2010年9月16日星期四

Freedom to Love just like wearing a juicy couture easily

If you can’t expect at least some level of accomodation and if your friend in a committed relationship refuses to try to accomodate needs, for long periods of time, what comes about followed by? The other side of that coin is that the refused companion seeks getting their requests met elsewhere. The refuser is certainly free to refuse, but needs to be made conscious of the results of the sustained refusal.

To be free to do something, you have to be free not to do it. We're free to love only to the level that we aren't forced into it by guilt, embarrassment, fear of abandonment, or, worst of all, the interpretation of vulnerable emotions as emotional needs. Regardless of how seductive "I need you," may sound in popular songs.

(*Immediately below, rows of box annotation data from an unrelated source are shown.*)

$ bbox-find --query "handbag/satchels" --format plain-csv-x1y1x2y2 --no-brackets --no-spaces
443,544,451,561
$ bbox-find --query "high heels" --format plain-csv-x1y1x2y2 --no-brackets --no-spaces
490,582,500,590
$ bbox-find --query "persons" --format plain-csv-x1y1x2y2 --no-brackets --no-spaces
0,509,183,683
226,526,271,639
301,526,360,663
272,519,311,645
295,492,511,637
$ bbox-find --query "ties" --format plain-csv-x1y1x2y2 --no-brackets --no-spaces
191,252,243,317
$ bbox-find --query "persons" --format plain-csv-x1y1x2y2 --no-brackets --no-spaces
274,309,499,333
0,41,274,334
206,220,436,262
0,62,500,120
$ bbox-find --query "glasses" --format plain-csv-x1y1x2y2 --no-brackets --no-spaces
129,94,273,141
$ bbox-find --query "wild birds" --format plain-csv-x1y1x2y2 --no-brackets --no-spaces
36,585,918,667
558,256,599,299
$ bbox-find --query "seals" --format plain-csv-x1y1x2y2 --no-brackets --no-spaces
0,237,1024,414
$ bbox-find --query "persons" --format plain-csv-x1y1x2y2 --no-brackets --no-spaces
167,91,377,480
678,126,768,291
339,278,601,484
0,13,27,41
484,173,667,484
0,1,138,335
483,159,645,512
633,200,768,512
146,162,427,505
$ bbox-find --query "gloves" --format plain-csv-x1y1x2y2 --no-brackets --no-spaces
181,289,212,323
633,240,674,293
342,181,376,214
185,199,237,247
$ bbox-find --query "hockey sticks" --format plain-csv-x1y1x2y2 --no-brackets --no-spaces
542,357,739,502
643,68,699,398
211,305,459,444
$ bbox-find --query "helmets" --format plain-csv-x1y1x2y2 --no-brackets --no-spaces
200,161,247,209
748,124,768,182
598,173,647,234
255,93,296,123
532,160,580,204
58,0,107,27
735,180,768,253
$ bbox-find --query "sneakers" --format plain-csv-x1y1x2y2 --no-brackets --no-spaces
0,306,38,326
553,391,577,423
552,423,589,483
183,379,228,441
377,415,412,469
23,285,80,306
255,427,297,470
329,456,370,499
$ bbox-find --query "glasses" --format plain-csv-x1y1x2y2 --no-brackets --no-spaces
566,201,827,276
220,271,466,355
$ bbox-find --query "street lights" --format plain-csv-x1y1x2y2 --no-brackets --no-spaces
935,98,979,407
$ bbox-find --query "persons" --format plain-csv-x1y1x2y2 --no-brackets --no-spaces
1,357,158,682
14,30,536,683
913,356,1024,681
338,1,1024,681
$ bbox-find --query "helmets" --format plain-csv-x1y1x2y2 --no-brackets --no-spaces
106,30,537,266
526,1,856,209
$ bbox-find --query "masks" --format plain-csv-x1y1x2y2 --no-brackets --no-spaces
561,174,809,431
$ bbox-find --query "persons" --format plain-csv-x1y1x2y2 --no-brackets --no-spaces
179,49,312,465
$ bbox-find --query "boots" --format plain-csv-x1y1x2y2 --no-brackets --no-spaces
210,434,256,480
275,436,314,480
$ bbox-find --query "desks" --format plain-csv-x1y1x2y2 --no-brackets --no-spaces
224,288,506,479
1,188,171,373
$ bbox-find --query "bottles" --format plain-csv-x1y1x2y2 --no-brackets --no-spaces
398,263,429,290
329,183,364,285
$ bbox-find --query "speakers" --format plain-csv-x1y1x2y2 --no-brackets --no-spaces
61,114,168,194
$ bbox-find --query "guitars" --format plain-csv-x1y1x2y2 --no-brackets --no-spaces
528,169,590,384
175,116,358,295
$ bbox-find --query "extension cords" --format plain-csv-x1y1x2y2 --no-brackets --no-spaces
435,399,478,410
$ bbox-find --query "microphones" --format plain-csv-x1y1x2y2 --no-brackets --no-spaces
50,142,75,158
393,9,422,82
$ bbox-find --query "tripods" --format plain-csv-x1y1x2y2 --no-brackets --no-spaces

If someone needs you, he or she is more likely to abuse you than to give freely of love and support. Most painful conflicts in committed relationships begin with one partner making an emotional request motivated by a perceived "need" that the other, motivated by a different "need," regards as a demand. Any disagreement can feel like abuse when the perceived "need" of one party to be "validated" crashes headlong into the "need" of the other not to be manipulated.

The problem is not in the language the couples use or even the content of their arguments, which is why communication and problem-solving techniques rarely help over time. As long as they perceive themselves to have emotional needs that their partners must gratify, their desire to love is reduced to "Getting my needs met," which the partner often perceives as, "You have to give up who you are to meet my needs."

An emotional need is a preference or desire that you've decided must be gratified to maintain emotional equilibrium. The sensation of need begins with an increase in emotional intensity you feel more strongly about doing this or having that; as intensity increases, it feels like you need to do or have it.

The perception of need falsely explains negative experience. If I feel bad in any way for any reason, it's because my needs aren't met. It doesn't matter that I'm tired, not exercising, bored, ineffective at work, or stressed from the commute and the declining stock market, or if I'm mistreating you or otherwise violating my values; I feel bad because you're not doing what I want.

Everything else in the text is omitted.